**Fragmento para leer**
POR MANUEL MORALES LAMA
En la actualidad, la diplomacia “ha
demostrado ser un instrumento esencial para la eficaz cooperación en la
comunidad internacional, que permite a los estados, no obstante las diferencias
de sus sistemas constitucionales y sociales, llegar a la mutua comprensión y
resolver sus controversias por medios pacíficos”, como señala la Corte
Internacional de Justicia.
En el mismo sentido, el Profesor
Velo de Antelo, aportando oportunas precisiones, constata: “Una diplomacia que
no se especializa en la promoción económica, o carece de una sólida formación
en dicho terreno, corre el riesgo de ver devaluado su papel en los estados
modernos”.
En lo referente a las formalidades, es
evidente que tienen hoy un particular espacio en el ejercicio profesional de la
diplomacia. No obstante, estas no son, ni han sido nunca, la razón de ser o la
función principal de este ejercicio.
Al respecto, procede precisar que en
el manejo de determinadas formalidades, debe observarse fielmente el principio
de la igualdad soberana y jurídica de los estados. Asimismo, otros criterios y
normas que aseguren el mantenimiento y deseable fortalecimiento de las buenas
relaciones (de amistad y cooperación) que deben existir entre los estados del
mundo (“Gobiernos y Pueblos”).
Cabe puntualizar que en ese marco,
el inadecuado manejo de las formalidades podría afectar derechos y privilegios correspondientes
a uno o varios estados. Consecuentemente,
ello podría incidir en los vínculos diplomáticos, entre el Estado que se
considere afectado por tal proceder y el país que haya incurrido en ello.

**Datos registrados**
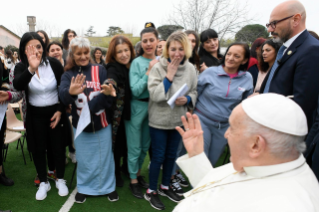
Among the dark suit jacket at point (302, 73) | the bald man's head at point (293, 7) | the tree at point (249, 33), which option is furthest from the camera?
the tree at point (249, 33)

**Instrucciones**
Continúa el texto sobre la diplomacia y sus formalidades a partir de su última oración.

**Respuesta**
Es por lo antes señalado que la
ejecución y aplicación de las del ceremonial y protocolo, en las respectivas
Cancillerías suelen ser asumidas por funcionarios con los correspondientes bien
fundamentados conocimientos en la materia, constantemente actualizados,
respaldados por una “adecuada y correcta experiencia” (González Parrodi).
Igualmente, a los funcionarios del
Servicio Exterior suele requerírseles tener pleno dominio de las normas y
procedimientos del ceremonial y protocolo aceptados internacionalmente, y
también de la denominada etiqueta social. Asimismo, al momento de su llegada a
un nuevo destino deben conocer y manejar adecuadamente las reglas de conducta
social, y los usos y costumbres en el Estado receptor, garantizando de ese modo
un apropiado desempeño de sus responsabilidades.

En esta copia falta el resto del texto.